#### [SUPPLIED RECORDS]
━━━━━━━━━━━━━━━━━━━━━━━━━━━━━━

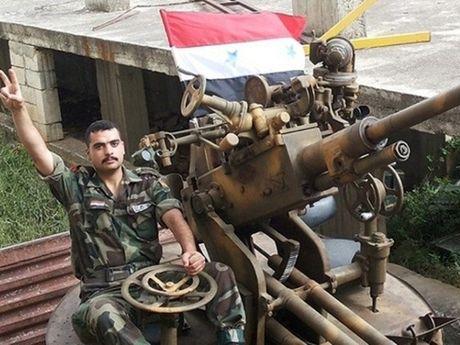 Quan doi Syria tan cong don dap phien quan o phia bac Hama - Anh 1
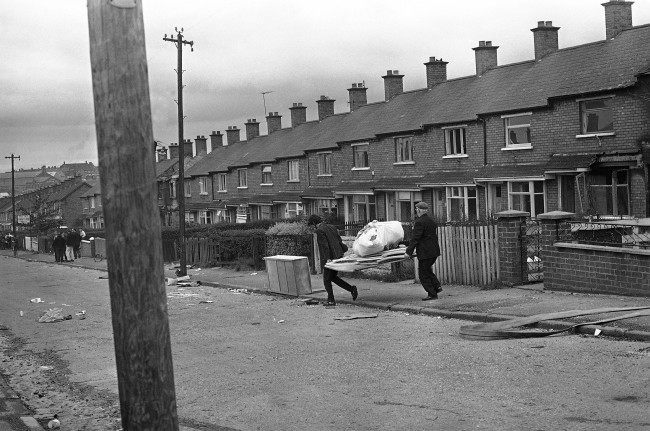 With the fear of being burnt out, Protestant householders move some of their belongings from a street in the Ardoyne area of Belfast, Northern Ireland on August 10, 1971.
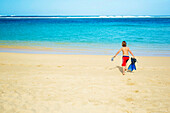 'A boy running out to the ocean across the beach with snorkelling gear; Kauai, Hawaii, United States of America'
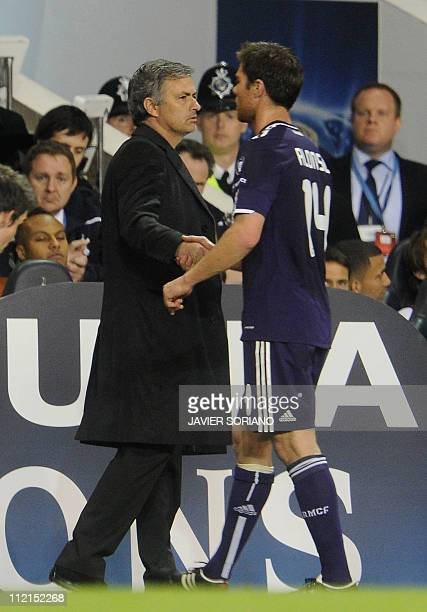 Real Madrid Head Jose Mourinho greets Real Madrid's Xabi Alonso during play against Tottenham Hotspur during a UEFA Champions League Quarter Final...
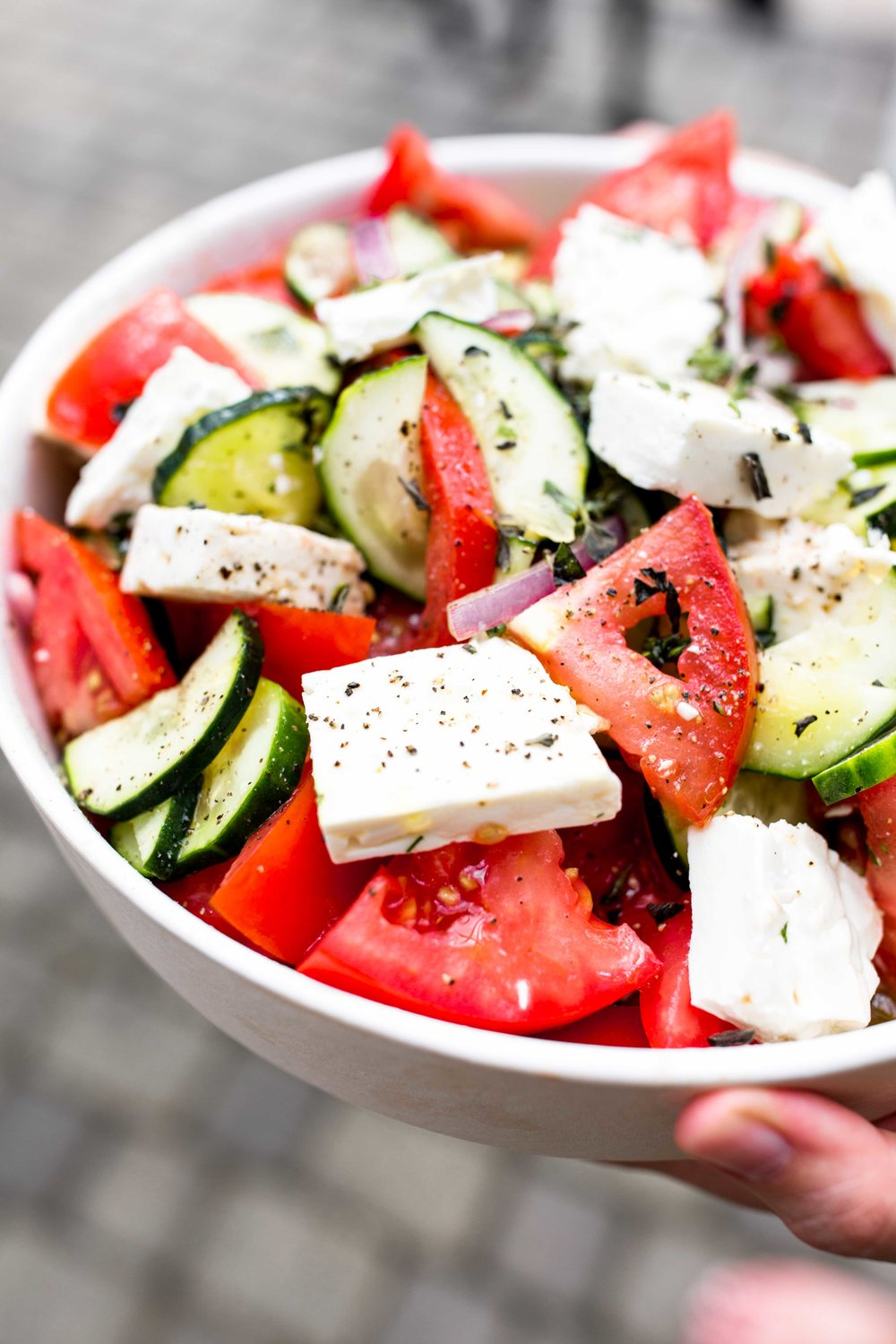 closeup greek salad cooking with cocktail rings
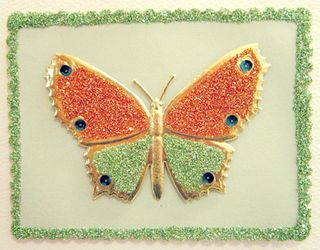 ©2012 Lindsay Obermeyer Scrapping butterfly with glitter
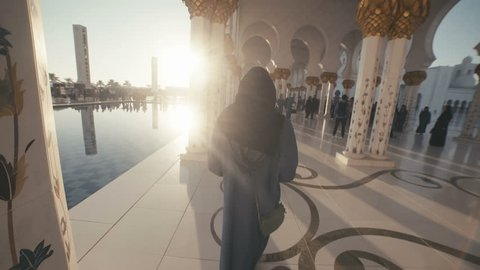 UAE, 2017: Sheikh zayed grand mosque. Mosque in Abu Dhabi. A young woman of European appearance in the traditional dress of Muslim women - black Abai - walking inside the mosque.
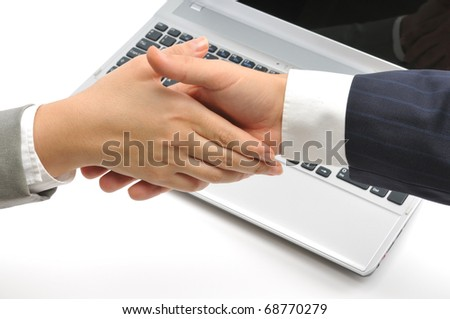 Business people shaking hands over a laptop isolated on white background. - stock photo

━━━━━━━━━━━━━━━━━━━━━━━━━━━━━━

#### [WORK TO COMPLETE]
The answer is the lines above, word for word, from the first one through the one containing "States of America'"; it includes no pictures.

#### [SOLUTION TO THIS PROBLEM]
 Quan doi Syria tan cong don dap phien quan o phia bac Hama - Anh 1
 With the fear of being burnt out, Protestant householders move some of their belongings from a street in the Ardoyne area of Belfast, Northern Ireland on August 10, 1971.
 'A boy running out to the ocean across the beach with snorkelling gear; Kauai, Hawaii, United States of America'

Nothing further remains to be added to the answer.